Water is a vital part in getting newly planted perennial gardens established. Soak the plants initially after planting and then check regularly to prevent drying out. Mulching helps to cut down on watering frequency. The general rule of thumb of one inch of water per week for established plantings holds true. Less frequent but deep watering encourage perennials to root more deeply and thus become better able to handle drought conditions.

The most common and time efficient way to water perennial gardens is to use soaker hoses. Many perennial gardeners will snake a soaker hose through the garden and leave it there all summer. When water is needed they will connect it to a faucet and turn it on. To make the hose invisible, bury it just under the mulch.


Most perennials do not require large amounts of fertilizer if the soils have been prepared properly. Many overfertilized perennials will produce excessive, soft growth and produce very few flowers. Many times, perennials will tend to "lodge" or open up when overfertilized.

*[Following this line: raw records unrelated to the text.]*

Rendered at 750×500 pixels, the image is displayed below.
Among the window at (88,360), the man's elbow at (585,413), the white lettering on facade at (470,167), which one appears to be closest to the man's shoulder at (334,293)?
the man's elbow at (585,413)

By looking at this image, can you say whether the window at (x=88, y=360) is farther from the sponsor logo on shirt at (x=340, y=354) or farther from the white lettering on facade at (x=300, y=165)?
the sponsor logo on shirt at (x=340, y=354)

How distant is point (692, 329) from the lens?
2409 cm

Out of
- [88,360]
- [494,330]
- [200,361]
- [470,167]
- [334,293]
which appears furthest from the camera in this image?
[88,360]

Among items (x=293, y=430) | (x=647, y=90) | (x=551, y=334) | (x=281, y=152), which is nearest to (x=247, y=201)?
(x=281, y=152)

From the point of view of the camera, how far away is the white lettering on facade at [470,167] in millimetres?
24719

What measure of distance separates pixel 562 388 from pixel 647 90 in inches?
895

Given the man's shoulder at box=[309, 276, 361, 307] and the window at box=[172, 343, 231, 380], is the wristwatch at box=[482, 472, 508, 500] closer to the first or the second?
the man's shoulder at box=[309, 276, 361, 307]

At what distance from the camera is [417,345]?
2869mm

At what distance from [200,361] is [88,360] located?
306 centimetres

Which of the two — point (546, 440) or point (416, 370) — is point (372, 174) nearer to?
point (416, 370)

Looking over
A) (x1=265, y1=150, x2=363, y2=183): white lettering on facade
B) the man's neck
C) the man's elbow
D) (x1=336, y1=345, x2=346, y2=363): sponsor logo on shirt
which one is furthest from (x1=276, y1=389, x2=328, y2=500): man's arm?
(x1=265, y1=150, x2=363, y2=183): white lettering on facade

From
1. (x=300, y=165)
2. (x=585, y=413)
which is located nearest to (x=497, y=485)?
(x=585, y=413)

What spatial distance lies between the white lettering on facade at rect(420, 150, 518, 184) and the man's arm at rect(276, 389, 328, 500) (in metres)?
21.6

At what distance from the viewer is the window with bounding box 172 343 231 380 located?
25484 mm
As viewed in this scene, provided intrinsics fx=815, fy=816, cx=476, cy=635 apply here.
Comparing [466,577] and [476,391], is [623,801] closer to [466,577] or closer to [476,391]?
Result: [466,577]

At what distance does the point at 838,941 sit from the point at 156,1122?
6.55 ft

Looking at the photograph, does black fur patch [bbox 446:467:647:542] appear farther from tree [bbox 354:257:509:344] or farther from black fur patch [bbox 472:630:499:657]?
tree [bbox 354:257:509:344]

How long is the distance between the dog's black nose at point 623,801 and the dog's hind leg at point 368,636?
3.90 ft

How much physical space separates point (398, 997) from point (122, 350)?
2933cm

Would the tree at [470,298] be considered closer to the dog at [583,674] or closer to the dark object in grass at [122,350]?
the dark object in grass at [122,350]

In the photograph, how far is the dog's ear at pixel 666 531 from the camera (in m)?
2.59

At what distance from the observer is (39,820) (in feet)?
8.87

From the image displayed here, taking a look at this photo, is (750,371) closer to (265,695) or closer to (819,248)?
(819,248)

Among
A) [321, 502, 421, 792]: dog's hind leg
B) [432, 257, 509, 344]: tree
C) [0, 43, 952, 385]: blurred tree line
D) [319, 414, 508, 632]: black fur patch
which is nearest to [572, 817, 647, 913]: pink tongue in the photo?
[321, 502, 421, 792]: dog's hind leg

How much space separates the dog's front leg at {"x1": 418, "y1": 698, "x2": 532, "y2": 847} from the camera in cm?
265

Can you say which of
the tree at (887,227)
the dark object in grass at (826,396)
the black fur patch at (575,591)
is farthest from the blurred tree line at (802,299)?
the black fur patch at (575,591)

As a general rule, unless a soil test indicates otherwise, perennials can benefit from one pound of nitrogen per 1000 sq. ft. Granular fertilizers with a formulation of 12-12-12, 10-10-10, 5-10-5 or similar are sufficient.

Weed Control

Weeds that do appear in perennial gardens are often best controlled by shallow cultivation. If the weeds are perennial in nature, quick action is needed so that the infestation does not get out of hand. Cultivation again is the key, or you can make a very selective and directed application of glyophosphate to the weed. Mix the material as directed in a small container and use a foam paint brush to physically paint the weeds with the herbicide. This method prevents drift reducing damage to desirable perennials.

Fall and Winter Care


Many perennials are better left standing over the winter than cutting them down. There are several reasons for this. In addition to many of the perennials having attractive foliage and/or seed heads, they offer food resources for birds. Many birds find the seeds of perennials particularly tasty. The stems of perennials also offer a place for some birds to hide during the winter. With some marginally hardy perennials, leaving the stems up for the winter aids in overwintering. The foliage helps to insulate the crowns. Mums seem to benefit a great deal from this practice. Another reason to leave stems stand is that if the perennial is a late riser in the spring, the stems will help to mark the spot and prevent any accidental digging in the area that might harm the underground portions of the plant

Cutting back perennials in the fall may be something you would want to do especially if you were bothered by foliage diseases. Removing the old foliage would be a positive in this case as it helps to reduce the amount of innoculum present to re-infest next year’s foliage. Removing foliage can also be one of pure aesthetics. Some gardeners like to see standing perennials in the winter and others don’t. When perennials are cut down, do so after they have gone dormant. This is usually after the plants have experienced several hard frosts. Cut the plants down to within 2-3 inches of the crown. Cutting too close can result in winter injury on some perennials due to the fact that the buds for next year’s growth are right at the surface or higher and not below the soil line.